Instructions
Inspect the tags if the garment has them. The first tag you are looking for is a designer label. If you are already knowledgeable about popular designers of past decades, you may be able to immediately recognize the name. If not, you may want to bring along or call a knowledgeable friend who can help you.
Look for the country of origin tag. Again, the garment may not have one as this has only been a more recent manufacturing requirement. However, if you find one that reads China, it is less likely you are dealing with a vintage piece---most were made in France or Italy. Also, care instruction tags didn't begin to appear until around the 1960s.

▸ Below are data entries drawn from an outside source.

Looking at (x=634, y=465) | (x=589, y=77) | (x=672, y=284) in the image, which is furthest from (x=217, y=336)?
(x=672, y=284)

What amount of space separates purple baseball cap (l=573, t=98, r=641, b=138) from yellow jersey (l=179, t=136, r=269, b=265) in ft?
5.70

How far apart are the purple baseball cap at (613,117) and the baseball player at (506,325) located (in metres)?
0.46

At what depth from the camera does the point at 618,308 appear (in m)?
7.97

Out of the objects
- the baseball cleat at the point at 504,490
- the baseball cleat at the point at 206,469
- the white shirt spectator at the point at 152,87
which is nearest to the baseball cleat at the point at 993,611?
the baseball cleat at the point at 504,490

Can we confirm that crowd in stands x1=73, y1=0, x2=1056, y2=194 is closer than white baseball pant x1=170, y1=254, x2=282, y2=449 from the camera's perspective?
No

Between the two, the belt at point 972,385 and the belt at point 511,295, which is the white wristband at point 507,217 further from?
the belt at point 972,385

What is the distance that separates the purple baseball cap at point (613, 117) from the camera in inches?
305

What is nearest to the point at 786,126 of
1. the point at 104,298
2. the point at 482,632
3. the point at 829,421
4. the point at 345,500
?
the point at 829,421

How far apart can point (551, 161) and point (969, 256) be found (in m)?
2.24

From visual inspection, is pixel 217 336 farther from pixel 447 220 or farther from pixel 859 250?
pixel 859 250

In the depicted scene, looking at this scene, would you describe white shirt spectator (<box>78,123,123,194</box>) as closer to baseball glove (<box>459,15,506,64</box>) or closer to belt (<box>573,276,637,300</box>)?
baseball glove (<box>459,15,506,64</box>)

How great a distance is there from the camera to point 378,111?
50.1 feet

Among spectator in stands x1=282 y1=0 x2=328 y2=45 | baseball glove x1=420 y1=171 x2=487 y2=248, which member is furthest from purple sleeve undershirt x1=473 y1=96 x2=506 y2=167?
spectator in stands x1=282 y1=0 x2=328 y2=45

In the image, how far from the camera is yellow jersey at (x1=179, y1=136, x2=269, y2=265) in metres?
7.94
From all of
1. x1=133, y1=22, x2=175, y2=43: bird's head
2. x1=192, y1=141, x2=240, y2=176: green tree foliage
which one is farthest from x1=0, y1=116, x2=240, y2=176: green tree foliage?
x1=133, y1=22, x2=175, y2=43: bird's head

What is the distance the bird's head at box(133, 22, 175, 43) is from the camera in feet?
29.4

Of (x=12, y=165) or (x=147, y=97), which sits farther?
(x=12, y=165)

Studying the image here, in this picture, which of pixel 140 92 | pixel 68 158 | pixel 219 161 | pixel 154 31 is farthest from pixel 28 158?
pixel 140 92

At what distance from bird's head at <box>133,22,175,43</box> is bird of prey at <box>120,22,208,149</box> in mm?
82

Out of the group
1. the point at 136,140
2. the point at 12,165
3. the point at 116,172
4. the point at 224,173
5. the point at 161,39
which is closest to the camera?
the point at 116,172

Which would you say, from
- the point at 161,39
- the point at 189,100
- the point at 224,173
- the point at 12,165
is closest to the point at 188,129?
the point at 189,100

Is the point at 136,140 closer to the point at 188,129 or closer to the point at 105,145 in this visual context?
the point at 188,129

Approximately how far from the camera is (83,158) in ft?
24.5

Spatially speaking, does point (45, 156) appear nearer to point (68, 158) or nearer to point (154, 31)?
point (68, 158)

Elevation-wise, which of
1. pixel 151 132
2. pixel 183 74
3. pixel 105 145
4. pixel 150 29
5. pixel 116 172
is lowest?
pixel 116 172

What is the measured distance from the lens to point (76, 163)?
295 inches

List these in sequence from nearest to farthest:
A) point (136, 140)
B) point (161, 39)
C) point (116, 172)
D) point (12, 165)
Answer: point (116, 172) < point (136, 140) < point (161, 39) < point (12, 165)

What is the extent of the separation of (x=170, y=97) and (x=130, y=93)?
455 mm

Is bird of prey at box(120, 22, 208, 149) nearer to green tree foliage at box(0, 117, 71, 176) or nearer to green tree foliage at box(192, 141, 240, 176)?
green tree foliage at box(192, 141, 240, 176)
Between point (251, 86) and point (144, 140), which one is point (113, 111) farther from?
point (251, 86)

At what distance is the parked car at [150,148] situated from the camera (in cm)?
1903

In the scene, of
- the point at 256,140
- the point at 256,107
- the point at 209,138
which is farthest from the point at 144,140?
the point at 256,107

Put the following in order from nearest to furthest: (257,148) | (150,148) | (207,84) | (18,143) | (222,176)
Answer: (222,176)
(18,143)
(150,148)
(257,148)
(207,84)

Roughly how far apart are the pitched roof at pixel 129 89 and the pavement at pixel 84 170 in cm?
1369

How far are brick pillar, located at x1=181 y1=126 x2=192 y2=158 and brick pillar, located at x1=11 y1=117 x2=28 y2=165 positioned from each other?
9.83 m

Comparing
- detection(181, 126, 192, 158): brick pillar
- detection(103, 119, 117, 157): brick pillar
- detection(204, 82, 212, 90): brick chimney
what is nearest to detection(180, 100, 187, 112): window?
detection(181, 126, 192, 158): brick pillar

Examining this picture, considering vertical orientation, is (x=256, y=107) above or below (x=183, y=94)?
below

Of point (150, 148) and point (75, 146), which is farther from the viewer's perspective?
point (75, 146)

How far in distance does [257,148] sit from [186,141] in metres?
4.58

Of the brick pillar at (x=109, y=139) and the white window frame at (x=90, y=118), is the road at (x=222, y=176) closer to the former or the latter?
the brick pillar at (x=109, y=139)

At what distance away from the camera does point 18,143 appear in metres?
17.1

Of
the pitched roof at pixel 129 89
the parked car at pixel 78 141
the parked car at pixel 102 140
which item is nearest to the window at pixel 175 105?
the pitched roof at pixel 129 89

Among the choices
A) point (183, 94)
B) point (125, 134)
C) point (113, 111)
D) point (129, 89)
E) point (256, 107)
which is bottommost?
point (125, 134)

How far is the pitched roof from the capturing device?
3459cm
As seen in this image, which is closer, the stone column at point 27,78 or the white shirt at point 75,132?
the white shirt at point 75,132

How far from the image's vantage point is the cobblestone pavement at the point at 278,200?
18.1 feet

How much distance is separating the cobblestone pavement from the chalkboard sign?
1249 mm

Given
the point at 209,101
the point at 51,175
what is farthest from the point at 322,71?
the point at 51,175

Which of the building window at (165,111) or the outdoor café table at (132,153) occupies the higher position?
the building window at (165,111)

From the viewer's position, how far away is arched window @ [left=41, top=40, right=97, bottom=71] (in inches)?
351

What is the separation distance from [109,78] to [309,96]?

Try the item on in your size. If it doesn't fit as a standard size, or if the seaming on the sleeves or waist seems higher or lower than contemporary styles, you may have a vintage item.
Check the stitching. Because vintage pieces were more often hand sewn to fit a specific person, the stitching may be less uniform than what you would find with an item that is machine sewn.
Feel the fabric. Most vintage items were made of natural materials such as wool, cotton, or silk, although from the '60s on, you'll find more synthetics like polyester.
Look closely at the zippers and buttons. Typically buttons will be metal instead of plastic, and will be more detailed or intricately engraved. Zippers are also usually metal, brass or Bakelite (which looks like plastic, but is slightly heavier), and are slightly wider than modern versions.